• **WRITTEN REQUEST**: Pull out every line of the material below that contains the word "bright".

[Rows from a dataset]
───
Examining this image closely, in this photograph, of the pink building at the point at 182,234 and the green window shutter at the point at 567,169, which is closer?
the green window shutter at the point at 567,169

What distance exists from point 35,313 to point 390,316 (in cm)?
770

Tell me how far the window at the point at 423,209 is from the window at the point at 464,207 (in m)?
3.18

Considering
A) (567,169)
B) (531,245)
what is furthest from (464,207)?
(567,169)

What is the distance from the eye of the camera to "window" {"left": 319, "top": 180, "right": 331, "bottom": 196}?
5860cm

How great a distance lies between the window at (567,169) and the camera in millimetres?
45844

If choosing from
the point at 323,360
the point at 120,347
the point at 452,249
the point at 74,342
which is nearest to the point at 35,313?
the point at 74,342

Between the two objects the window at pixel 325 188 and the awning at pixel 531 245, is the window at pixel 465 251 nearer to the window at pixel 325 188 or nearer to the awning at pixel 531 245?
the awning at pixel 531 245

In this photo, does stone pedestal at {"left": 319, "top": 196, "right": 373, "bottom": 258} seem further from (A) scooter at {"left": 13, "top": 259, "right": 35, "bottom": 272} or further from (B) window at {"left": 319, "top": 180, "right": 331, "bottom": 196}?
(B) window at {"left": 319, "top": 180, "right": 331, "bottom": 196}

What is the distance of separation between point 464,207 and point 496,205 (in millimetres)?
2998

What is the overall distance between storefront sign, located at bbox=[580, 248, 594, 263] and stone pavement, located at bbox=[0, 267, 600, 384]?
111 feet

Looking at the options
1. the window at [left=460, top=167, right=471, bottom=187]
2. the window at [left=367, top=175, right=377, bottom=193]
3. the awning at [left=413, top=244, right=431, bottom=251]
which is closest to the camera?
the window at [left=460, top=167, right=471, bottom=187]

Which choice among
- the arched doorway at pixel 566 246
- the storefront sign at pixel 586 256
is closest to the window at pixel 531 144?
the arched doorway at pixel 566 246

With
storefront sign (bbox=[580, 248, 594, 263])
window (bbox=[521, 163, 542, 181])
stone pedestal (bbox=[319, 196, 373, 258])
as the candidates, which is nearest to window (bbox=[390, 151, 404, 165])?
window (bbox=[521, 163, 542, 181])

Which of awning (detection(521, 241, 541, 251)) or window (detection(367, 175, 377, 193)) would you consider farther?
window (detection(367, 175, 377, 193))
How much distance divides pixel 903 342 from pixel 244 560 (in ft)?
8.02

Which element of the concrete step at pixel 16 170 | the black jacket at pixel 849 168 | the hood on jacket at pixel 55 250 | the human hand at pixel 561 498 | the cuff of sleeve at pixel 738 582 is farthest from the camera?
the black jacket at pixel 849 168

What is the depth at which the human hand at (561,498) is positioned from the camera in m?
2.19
───
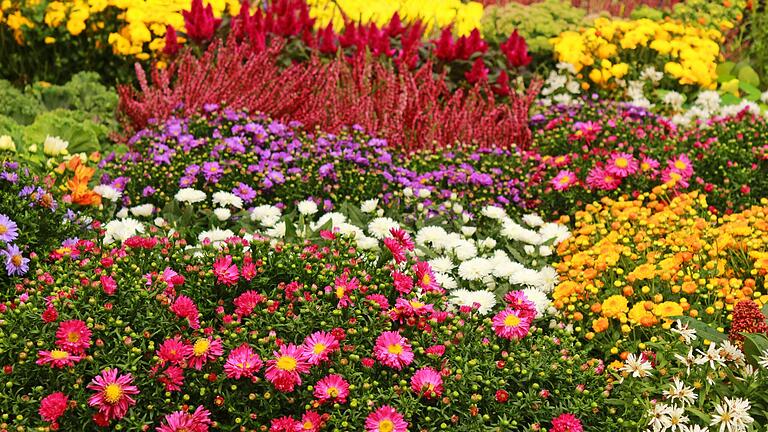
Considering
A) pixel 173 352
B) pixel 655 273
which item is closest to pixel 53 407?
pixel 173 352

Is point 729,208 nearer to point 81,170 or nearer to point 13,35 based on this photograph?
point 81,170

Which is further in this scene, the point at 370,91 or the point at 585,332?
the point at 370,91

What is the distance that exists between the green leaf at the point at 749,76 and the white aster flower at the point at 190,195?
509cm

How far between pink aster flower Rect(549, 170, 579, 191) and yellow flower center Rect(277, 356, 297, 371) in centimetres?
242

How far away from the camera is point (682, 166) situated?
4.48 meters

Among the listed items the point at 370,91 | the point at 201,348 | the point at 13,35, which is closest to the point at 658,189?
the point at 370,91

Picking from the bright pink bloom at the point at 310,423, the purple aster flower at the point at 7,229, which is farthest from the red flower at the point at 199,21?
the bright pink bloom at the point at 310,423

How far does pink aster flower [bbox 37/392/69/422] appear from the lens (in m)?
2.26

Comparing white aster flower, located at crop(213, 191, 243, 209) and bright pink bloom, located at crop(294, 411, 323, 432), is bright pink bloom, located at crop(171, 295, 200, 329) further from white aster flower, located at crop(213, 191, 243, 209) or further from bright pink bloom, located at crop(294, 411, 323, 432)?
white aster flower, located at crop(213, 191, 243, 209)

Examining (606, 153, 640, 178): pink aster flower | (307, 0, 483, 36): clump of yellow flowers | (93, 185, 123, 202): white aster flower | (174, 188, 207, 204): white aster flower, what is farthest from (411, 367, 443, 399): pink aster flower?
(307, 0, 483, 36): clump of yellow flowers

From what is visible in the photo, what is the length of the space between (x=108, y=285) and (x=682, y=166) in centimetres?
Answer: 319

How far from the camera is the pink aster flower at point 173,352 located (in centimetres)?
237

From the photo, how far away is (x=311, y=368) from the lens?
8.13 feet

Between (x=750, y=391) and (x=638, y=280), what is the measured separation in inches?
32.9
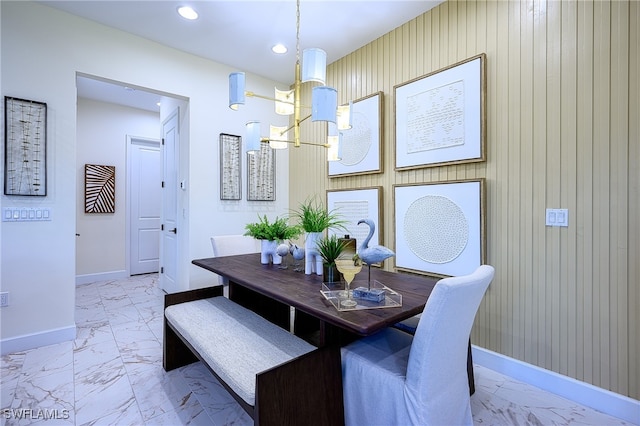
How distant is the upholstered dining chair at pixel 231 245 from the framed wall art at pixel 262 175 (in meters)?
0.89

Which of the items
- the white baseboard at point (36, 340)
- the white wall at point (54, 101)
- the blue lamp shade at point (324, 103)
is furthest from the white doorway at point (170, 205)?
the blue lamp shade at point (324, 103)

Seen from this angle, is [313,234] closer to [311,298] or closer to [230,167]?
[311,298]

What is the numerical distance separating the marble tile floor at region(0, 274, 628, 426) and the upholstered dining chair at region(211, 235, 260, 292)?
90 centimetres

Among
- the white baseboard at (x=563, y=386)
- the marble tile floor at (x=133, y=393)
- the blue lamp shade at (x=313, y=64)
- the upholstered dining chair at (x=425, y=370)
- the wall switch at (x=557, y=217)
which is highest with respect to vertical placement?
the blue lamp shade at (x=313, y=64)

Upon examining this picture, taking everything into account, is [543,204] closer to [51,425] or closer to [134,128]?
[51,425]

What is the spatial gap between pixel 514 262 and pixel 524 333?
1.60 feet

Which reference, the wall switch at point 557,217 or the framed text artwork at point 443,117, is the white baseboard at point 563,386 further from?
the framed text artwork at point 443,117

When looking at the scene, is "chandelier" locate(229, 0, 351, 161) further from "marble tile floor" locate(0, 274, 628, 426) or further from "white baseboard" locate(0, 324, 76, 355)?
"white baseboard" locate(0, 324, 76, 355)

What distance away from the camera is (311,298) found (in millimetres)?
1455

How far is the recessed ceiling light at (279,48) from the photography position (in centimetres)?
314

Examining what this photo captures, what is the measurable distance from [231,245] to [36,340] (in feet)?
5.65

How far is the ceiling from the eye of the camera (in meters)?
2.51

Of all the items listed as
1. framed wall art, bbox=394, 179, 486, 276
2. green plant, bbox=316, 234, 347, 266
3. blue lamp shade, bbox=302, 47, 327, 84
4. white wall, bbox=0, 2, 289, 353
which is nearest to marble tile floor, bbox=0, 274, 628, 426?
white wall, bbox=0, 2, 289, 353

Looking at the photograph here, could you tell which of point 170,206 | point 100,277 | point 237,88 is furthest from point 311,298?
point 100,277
───
• **ANSWER**:
Picking from the bright pink bloom at the point at 310,423, the purple aster flower at the point at 7,229, which is farthest from the red flower at the point at 199,21?
the bright pink bloom at the point at 310,423
Comparing white aster flower, located at crop(213, 191, 243, 209) and bright pink bloom, located at crop(294, 411, 323, 432), is bright pink bloom, located at crop(171, 295, 200, 329) further from white aster flower, located at crop(213, 191, 243, 209) or further from bright pink bloom, located at crop(294, 411, 323, 432)?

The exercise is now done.